- _WHAT YOU WILL DO_
(1) According to the note on the DMZ, what is the purpose of placing an external router, a webservice, and a more secure internal router between the outside and the backend data?
(2) List, in order, the layers that the note on the DMZ gives for the DMZ concept.
(3) Return the passage of the note on the DMZ that begins at the words "DMZ = DeMilitarized" and stops after "uneasy truce there.".

DMZ = DeMilitarized Zone.  Taken from that strip of no man's land between 
North and South Korea in which the militaries of both sides do not enter 
because of the uneasy truce there.

In the DMZ concept you have, in order:
The Outside
Your external router
A webservice
Your internal, more secure, router
Your backend data
The theory being that if the Cisco Kid screws up something on the external 
router and an outsider performs a Denial Of Service attack, or some such 
thing, then your backend data is not affected.
The internal router might only allow access to the inside from one 
particular IP address - that of the webservice machine.  Our current 
webservice is Domino running on an iSeries.

Rob Berendt
-- 
"They that can give up essential liberty to obtain a little temporary 
safety deserve neither liberty nor safety."

- _RECORDS SUPPLIED_
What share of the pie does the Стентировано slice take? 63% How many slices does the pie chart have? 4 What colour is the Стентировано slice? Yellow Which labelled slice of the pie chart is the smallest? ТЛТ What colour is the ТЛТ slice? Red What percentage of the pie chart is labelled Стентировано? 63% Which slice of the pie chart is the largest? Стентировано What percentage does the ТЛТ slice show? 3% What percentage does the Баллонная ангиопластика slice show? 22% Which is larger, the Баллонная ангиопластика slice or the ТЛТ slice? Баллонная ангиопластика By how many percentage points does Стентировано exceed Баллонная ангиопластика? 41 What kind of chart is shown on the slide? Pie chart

...

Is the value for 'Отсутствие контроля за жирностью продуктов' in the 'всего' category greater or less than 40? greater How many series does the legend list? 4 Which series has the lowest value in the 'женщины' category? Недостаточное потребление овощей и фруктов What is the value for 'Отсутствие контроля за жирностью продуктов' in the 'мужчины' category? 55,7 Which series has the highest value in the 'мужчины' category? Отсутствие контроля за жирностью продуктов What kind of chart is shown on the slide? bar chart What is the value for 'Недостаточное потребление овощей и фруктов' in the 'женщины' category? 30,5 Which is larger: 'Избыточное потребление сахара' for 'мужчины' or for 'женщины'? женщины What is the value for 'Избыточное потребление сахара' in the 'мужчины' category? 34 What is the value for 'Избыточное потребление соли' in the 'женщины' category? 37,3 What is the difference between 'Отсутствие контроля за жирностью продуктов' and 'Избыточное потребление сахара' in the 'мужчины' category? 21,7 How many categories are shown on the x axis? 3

- _RESPONSES TO THE TASKS_
(1) The arrangement protects the backend data. If something goes wrong with the external router and an outsider carries out a Denial Of Service attack or something similar, the backend data is not affected.

(2)
The Outside
Your external router
A webservice
Your internal, more secure, router
Your backend data

(3)
DMZ = DeMilitarized Zone.  Taken from that strip of no man's land between 
North and South Korea in which the militaries of both sides do not enter 
because of the uneasy truce there.